[[ INPUT MATERIAL, beginning ]]

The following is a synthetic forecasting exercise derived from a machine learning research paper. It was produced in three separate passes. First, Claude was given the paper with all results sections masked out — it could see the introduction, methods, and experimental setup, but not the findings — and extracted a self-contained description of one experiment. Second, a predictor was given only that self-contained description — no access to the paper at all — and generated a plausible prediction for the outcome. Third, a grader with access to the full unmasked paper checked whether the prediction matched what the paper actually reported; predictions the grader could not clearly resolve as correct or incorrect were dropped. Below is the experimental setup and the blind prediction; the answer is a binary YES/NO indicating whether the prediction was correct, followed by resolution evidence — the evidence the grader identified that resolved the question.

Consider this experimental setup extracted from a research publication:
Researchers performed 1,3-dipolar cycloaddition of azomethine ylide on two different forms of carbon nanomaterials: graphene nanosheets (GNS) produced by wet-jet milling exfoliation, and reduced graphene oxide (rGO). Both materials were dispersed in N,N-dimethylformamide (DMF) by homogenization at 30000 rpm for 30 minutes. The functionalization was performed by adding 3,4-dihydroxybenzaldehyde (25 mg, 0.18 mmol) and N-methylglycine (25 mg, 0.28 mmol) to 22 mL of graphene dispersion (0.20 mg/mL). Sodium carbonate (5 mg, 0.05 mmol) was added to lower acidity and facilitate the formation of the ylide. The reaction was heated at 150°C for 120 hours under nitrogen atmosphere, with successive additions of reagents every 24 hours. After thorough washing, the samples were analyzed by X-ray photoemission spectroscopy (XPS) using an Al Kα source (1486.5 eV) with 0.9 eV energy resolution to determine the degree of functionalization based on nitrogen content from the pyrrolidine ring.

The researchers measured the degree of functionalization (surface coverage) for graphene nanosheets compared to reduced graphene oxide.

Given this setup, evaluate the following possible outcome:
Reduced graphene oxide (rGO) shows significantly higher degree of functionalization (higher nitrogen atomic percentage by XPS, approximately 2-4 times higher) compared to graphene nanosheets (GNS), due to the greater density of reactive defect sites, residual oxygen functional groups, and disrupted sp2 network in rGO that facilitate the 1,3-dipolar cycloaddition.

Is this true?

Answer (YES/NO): NO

[[ INPUT MATERIAL, end ]]

**TASK ITEM**
Print the records again in their entirety, character for character.

**ANSWER AREA**
The following is a synthetic forecasting exercise derived from a machine learning research paper. It was produced in three separate passes. First, Claude was given the paper with all results sections masked out — it could see the introduction, methods, and experimental setup, but not the findings — and extracted a self-contained description of one experiment. Second, a predictor was given only that self-contained description — no access to the paper at all — and generated a plausible prediction for the outcome. Third, a grader with access to the full unmasked paper checked whether the prediction matched what the paper actually reported; predictions the grader could not clearly resolve as correct or incorrect were dropped. Below is the experimental setup and the blind prediction; the answer is a binary YES/NO indicating whether the prediction was correct, followed by resolution evidence — the evidence the grader identified that resolved the question.

Consider this experimental setup extracted from a research publication:
Researchers performed 1,3-dipolar cycloaddition of azomethine ylide on two different forms of carbon nanomaterials: graphene nanosheets (GNS) produced by wet-jet milling exfoliation, and reduced graphene oxide (rGO). Both materials were dispersed in N,N-dimethylformamide (DMF) by homogenization at 30000 rpm for 30 minutes. The functionalization was performed by adding 3,4-dihydroxybenzaldehyde (25 mg, 0.18 mmol) and N-methylglycine (25 mg, 0.28 mmol) to 22 mL of graphene dispersion (0.20 mg/mL). Sodium carbonate (5 mg, 0.05 mmol) was added to lower acidity and facilitate the formation of the ylide. The reaction was heated at 150°C for 120 hours under nitrogen atmosphere, with successive additions of reagents every 24 hours. After thorough washing, the samples were analyzed by X-ray photoemission spectroscopy (XPS) using an Al Kα source (1486.5 eV) with 0.9 eV energy resolution to determine the degree of functionalization based on nitrogen content from the pyrrolidine ring.

The researchers measured the degree of functionalization (surface coverage) for graphene nanosheets compared to reduced graphene oxide.

Given this setup, evaluate the following possible outcome:
Reduced graphene oxide (rGO) shows significantly higher degree of functionalization (higher nitrogen atomic percentage by XPS, approximately 2-4 times higher) compared to graphene nanosheets (GNS), due to the greater density of reactive defect sites, residual oxygen functional groups, and disrupted sp2 network in rGO that facilitate the 1,3-dipolar cycloaddition.

Is this true?

Answer (YES/NO): NO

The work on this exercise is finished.